==== Text to read ====

# FE Study group



## noodles (Nov 2, 2007)

Hi,

I am hoping to write the FE exam in April 2008. I am looking for other people in my situation who would be interested in forming a study group / online support. I graduated from my engineering degree last year in the UK and immigrated to Canada this year, March 07. My degree is in electronics and telecommunications systems. I am pretty confident I can prepare for the exam myself it would just be nice to be in contact with other people in my situation. Drop me a line if interested.

Thanks,

Chris

[email protected]


----------



## Guest (Nov 2, 2007)

Chris,

Have you applied and been approved to take the FE? If not, I strongly suggest that you apply to a jurisdiction so they may be able to evaluate your transcripts and such as there are usually equivalency issues with non-US degrees.

Best of luck in your preparations!

JR


----------



## RIP - VTEnviro (Nov 2, 2007)

^ You are going to need to have your foreign education evaluated by a 3rd party to see if it is comparable to an ABET accredited degree. I've heard this can be a real bitch to do. It will take more time than just your typical application to a state board.

This is assuming you are looking to take it in the US. I don't know the rules in Canada.


----------



## noodles (Nov 2, 2007)

==== Data segment ====

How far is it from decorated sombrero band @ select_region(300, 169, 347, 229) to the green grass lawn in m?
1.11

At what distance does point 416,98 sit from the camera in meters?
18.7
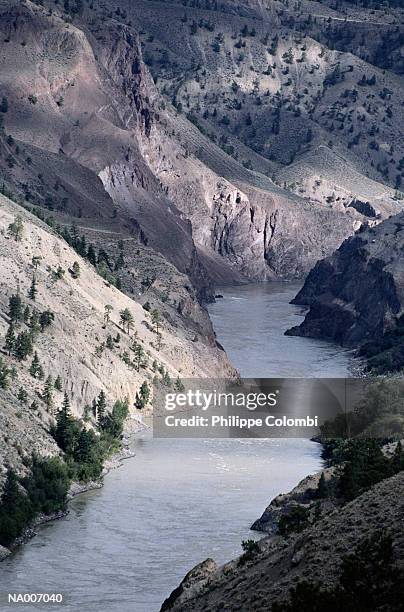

====

• _The tasks_:
**A)** Can you output the stretch of the FE study group thread from "Best of luck" through "a state board."?
**B)** How would you condense the paragraph of the FE study group thread beginning "I am hoping to write the FE exam" into a bulleted list that keeps its main facts?
**C)** Could you write the next part of the FE study group thread, picking up after its last line?

• _Responses to the exercise_:
**A)**
Best of luck in your preparations!

JR


----------



## RIP - VTEnviro (Nov 2, 2007)

^ You are going to need to have your foreign education evaluated by a 3rd party to see if it is comparable to an ABET accredited degree. I've heard this can be a real bitch to do. It will take more time than just your typical application to a state board.

**B)**
- Plans to write the FE exam in April 2008.
- Seeks others in a similar situation to form a study group or online support.
- Graduated last year with an engineering degree in the UK and immigrated to Canada in March 2007.
- Holds a degree in electronics and telecommunications systems.
- Feels confident about preparing alone but would like contact with others in the same situation.
- Invites anyone interested to get in touch.

**C)**
jregieng said:


> Chris,
> Have you applied and been approved to take the FE? If not, I strongly suggest that you apply to a jurisdiction so they may be able to evaluate your transcripts and such as there are usually equivalency issues with non-US degrees.
> 
> Best of luck in your preparations!
> ...



Thanks JR,

I submitted my transcripts to the engineering body here in Alberta, Canada - APEGGA. I am now registered with them as an 'examinee candidate'. As such I am required to sit the FE exam and one engineering economics module. I didn't feel this was fair as I don't see a difference between a UK engineering degree and a Canadian one. So yes I am approved to take the FE exam although my Canadian counterparts in Alberta are not required to do so.

I appreciate they have rules so I have resigned myself to sitting the FE exam, I figure the revision won't do me any harm other than the usual stress of exam preparation.

Regards,

Chris


----------



## Vinsanity (Nov 4, 2007)

Im a foreign CE/SE from Phils with 13 years of experience already passed National Professional Practice Exams with APEGGA and already written FE last Fall, I hope I will be able to pass that FE to be able to have PEng here in AB. Good luck to your FE Prep.



noodles said:


> Thanks JR,
> I submitted my transcripts to the engineering body here in Alberta, Canada - APEGGA. I am now registered with them as an 'examinee candidate'. As such I am required to sit the FE exam and one engineering economics module. I didn't feel this was fair as I don't see a difference between a UK engineering degree and a Canadian one. So yes I am approved to take the FE exam although my Canadian counterparts in Alberta are not required to do so.
> 
> I appreciate they have rules so I have resigned myself to sitting the FE exam, I figure the revision won't do me any harm other than the usual stress of exam preparation.
> ...


----------



## Vinsanity (Nov 4, 2007)

Once I have passed FE I will apply for Principles and Practice in US, US is better than Canada in Engineering practice and salary.


----------



## Vinsanity (Nov 4, 2007)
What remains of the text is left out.